I've been checking out nearby trails, and this was the closest piece of the Bruce Trail to where we now actually live. And I read in the Trail Guide that there was an interesting crevice along this section of the trail, a crevice described as possibly 'claustrophobic'! So a week or two ago I headed out for a short walk, though it was a dull and cold November day.
There had been a bit of snow the day before, but it was half melted. I just followed the blazes along the obvious path.
Many of the ferns that love the limestone rock are evergreen, like this Maidenhair Spleenwort,
and this Northern Holly Fern. They're common all along the trail here.
I have to say this was one of the rockiest sections of the trail I have walked, either bare solid bedrock, or loose smaller rocks that meant you had to be very careful with your footing.
At this time of the year the main green you see is the moss on the rocks.
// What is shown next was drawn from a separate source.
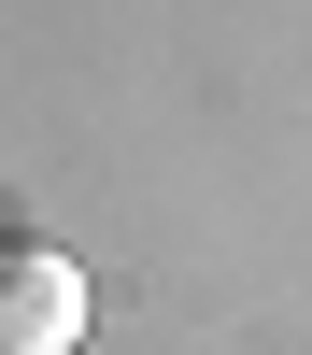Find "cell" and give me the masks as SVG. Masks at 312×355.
<instances>
[{"instance_id":"6da1fadb","label":"cell","mask_w":312,"mask_h":355,"mask_svg":"<svg viewBox=\"0 0 312 355\" xmlns=\"http://www.w3.org/2000/svg\"><path fill=\"white\" fill-rule=\"evenodd\" d=\"M85 270L71 256H43V242H0V355H71L85 341Z\"/></svg>"}]
</instances>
And there were several like these which I do not see very often. Somehow I need to find a way to learn more about mosses, they're so common along the trail.
Then I got to the first crevice, the trail went straight through it.
This was a short and simple crevice, not too deep, and certainly not claustrophobic. I had read about the crevice on the trail, but this was obviously just a warm-up.
Taking pictures down in the crevice is a challenge because the crevice is dark, while the sky above is bright. Lots of mosses on the sides of the crevice. I went straight through and out the other end.
Continuing on the upper level, in a short distance I came to this sign. First time I've ever seen a crevice described as claustrophobic, although there are lots of interesting crevices along the Bruce Trail in a number of locations. At any rate, I was alone, and I could not find any white blazes beyond this point. Maybe you had to go through the crevice to find them. Time was passing and I had to head back, so I left this crevice for another day, planning to bring a friend to help me find it, and maybe hold my hand! That will be Part II.